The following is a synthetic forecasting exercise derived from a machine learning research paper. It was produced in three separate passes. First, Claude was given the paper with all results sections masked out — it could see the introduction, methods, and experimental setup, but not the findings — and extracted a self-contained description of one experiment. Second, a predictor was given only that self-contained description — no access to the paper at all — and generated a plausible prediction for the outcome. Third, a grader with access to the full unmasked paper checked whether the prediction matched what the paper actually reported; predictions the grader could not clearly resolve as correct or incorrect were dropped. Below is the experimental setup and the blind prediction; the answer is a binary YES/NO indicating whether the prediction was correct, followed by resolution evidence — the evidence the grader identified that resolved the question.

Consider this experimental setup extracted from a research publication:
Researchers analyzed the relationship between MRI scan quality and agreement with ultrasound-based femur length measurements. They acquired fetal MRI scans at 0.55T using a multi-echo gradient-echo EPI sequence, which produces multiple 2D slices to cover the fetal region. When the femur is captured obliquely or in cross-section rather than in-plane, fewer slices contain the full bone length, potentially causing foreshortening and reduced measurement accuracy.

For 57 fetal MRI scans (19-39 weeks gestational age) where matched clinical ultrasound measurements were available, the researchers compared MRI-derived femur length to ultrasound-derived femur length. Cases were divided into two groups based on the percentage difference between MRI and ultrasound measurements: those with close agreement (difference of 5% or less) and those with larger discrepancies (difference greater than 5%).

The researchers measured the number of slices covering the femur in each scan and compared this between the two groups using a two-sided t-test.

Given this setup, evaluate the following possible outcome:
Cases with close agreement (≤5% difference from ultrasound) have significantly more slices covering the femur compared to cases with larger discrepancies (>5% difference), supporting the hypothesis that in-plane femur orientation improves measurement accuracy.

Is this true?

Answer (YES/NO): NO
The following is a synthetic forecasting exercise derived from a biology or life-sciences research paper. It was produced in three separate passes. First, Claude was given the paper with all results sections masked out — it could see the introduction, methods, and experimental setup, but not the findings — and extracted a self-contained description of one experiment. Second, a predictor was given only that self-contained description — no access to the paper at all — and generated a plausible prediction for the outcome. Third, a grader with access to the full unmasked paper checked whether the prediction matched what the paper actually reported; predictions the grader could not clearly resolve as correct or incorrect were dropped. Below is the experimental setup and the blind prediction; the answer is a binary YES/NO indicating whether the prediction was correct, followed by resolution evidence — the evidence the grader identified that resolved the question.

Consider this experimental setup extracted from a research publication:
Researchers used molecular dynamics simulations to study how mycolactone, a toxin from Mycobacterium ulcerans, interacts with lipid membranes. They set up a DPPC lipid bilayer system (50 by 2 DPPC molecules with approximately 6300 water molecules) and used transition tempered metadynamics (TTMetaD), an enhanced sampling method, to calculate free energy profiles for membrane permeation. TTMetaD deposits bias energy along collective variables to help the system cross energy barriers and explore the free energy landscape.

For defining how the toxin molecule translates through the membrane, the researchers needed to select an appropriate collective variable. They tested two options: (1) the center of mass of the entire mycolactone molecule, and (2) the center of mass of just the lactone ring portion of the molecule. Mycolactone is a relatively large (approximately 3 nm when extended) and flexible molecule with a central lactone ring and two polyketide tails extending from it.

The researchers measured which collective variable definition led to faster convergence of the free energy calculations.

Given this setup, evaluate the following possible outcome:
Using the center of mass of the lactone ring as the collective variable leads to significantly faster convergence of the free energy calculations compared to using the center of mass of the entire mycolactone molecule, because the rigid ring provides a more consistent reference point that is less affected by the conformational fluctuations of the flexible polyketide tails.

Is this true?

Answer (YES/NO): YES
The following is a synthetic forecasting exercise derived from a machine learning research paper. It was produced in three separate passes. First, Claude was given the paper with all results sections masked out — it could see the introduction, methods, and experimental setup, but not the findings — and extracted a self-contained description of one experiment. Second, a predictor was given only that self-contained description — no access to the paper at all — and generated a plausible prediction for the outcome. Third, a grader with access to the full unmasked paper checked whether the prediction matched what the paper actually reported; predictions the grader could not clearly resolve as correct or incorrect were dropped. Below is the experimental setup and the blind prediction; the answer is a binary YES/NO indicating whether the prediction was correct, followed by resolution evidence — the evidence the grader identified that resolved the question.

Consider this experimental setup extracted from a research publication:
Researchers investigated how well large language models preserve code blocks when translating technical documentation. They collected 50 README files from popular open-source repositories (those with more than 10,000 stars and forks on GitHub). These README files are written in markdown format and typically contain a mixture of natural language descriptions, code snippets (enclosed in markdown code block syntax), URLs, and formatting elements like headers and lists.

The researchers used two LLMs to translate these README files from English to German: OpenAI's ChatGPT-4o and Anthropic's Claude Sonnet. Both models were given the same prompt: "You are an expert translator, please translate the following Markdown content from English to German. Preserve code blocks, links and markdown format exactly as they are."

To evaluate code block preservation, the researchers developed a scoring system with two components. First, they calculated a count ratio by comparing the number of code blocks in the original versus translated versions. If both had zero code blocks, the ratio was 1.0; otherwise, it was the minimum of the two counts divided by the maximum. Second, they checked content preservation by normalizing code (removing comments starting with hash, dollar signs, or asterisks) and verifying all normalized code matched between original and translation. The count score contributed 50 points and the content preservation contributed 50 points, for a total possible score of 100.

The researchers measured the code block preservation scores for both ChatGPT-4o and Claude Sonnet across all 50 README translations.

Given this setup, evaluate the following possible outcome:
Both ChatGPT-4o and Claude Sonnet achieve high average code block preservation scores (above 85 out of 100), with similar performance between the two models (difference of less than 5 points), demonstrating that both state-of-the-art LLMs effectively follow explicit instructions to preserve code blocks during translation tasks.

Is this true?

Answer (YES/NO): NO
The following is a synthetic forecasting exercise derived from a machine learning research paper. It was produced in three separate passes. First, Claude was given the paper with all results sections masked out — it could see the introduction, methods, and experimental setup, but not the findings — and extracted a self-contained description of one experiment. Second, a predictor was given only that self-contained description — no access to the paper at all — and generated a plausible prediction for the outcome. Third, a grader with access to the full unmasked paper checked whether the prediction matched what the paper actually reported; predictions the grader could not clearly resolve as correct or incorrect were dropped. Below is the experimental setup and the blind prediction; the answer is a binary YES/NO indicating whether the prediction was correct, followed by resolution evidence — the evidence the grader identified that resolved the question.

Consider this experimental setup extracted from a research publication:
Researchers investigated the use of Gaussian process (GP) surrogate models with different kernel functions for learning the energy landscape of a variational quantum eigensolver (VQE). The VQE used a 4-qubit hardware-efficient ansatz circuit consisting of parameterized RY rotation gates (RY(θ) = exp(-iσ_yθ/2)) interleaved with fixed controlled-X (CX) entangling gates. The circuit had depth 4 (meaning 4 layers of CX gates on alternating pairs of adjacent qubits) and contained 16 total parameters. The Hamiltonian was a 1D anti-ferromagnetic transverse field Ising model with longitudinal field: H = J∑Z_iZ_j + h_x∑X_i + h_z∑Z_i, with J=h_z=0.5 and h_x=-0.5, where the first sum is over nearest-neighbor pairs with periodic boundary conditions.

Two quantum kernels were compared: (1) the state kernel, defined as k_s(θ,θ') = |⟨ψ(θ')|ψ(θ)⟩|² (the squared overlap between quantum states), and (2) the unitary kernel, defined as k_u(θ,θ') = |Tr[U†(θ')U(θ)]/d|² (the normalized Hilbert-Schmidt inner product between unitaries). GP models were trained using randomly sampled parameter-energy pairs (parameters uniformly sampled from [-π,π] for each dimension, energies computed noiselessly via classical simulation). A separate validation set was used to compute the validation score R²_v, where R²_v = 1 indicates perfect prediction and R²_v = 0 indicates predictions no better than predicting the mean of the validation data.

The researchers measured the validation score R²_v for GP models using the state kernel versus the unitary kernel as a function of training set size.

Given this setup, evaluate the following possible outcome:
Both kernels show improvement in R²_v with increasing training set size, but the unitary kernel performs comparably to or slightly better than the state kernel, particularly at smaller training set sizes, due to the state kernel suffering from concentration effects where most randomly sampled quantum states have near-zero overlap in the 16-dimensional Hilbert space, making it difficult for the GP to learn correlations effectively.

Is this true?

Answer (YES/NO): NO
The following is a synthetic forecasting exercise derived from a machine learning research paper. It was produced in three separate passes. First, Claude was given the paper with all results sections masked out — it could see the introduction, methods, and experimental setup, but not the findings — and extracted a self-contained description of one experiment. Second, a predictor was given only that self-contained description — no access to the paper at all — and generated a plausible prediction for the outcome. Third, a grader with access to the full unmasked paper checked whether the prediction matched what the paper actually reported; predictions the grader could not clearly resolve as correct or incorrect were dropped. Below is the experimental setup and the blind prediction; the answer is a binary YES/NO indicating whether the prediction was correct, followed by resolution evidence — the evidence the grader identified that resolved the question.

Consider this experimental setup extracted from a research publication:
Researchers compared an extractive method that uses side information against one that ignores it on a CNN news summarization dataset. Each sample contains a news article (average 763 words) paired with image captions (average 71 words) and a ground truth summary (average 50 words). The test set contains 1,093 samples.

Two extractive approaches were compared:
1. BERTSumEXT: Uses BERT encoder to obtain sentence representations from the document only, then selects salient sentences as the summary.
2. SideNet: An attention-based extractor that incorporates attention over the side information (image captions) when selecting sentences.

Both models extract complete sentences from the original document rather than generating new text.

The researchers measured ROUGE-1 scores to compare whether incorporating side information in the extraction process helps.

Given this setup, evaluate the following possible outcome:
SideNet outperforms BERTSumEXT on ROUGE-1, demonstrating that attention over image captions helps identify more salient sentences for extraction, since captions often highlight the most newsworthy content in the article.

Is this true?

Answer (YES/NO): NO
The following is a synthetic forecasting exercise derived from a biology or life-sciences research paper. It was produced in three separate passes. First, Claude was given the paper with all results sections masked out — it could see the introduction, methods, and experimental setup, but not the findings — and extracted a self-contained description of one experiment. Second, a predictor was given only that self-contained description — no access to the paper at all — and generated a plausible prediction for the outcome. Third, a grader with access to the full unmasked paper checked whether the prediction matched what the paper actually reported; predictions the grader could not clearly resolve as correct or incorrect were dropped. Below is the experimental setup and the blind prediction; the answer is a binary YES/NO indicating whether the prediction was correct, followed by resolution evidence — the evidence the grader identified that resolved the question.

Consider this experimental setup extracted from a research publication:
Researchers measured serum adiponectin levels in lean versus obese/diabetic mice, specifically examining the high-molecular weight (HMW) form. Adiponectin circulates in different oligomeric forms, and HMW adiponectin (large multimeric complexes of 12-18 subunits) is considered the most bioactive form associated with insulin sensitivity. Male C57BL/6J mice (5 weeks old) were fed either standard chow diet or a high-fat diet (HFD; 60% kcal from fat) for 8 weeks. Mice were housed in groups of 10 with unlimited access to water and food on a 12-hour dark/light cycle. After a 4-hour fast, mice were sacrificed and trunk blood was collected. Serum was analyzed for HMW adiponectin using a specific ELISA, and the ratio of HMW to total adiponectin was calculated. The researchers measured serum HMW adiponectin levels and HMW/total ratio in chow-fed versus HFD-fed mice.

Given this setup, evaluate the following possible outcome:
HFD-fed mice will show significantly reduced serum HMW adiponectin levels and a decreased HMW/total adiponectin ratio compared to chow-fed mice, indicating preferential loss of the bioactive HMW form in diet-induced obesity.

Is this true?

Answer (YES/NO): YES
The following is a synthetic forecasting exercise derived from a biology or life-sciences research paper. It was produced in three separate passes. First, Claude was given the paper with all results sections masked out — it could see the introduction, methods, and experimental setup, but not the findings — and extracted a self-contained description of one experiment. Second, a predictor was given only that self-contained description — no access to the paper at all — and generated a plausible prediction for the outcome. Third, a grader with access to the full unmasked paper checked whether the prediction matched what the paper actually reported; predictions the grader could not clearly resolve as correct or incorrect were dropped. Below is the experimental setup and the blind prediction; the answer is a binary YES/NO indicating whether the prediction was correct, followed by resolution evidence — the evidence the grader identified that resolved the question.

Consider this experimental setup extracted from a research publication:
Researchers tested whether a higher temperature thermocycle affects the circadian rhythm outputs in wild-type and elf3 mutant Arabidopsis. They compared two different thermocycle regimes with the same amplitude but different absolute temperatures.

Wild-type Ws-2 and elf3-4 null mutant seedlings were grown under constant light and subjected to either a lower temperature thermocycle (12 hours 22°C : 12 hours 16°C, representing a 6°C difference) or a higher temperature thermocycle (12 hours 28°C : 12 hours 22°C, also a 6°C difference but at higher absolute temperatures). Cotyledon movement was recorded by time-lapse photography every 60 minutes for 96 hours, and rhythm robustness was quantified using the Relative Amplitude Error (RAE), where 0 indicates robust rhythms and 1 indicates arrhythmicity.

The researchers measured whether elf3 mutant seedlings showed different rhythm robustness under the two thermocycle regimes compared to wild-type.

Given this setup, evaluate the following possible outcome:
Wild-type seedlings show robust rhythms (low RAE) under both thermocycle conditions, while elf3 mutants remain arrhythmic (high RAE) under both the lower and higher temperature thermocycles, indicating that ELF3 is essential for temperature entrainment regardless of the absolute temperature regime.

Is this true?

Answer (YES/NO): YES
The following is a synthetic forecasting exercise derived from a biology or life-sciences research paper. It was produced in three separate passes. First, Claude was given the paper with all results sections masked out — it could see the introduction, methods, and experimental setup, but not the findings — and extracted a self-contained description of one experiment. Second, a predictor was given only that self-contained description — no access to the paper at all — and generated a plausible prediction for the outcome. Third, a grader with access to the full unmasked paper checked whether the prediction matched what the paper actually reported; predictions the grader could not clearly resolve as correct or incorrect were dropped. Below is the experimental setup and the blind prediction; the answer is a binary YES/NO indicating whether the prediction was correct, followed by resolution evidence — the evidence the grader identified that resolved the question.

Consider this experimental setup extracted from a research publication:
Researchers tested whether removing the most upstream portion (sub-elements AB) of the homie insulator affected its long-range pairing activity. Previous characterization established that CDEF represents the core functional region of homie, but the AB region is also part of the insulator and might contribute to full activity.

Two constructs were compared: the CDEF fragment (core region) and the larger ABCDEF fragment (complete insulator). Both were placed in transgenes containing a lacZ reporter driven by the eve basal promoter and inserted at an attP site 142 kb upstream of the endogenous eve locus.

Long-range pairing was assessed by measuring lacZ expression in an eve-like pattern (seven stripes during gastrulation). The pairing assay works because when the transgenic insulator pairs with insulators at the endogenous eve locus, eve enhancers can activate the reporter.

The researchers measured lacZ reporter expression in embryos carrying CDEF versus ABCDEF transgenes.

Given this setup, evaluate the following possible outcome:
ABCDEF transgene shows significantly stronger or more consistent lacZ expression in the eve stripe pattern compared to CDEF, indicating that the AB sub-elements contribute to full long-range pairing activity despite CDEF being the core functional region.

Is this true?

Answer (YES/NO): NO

## WHAT IS BEING ASKED
Where a line in the listing above includes the string "ROUGE", copy that line.

## PROBLEM SOLUTION
The researchers measured ROUGE-1 scores to compare whether incorporating side information in the extraction process helps.
SideNet outperforms BERTSumEXT on ROUGE-1, demonstrating that attention over image captions helps identify more salient sentences for extraction, since captions often highlight the most newsworthy content in the article.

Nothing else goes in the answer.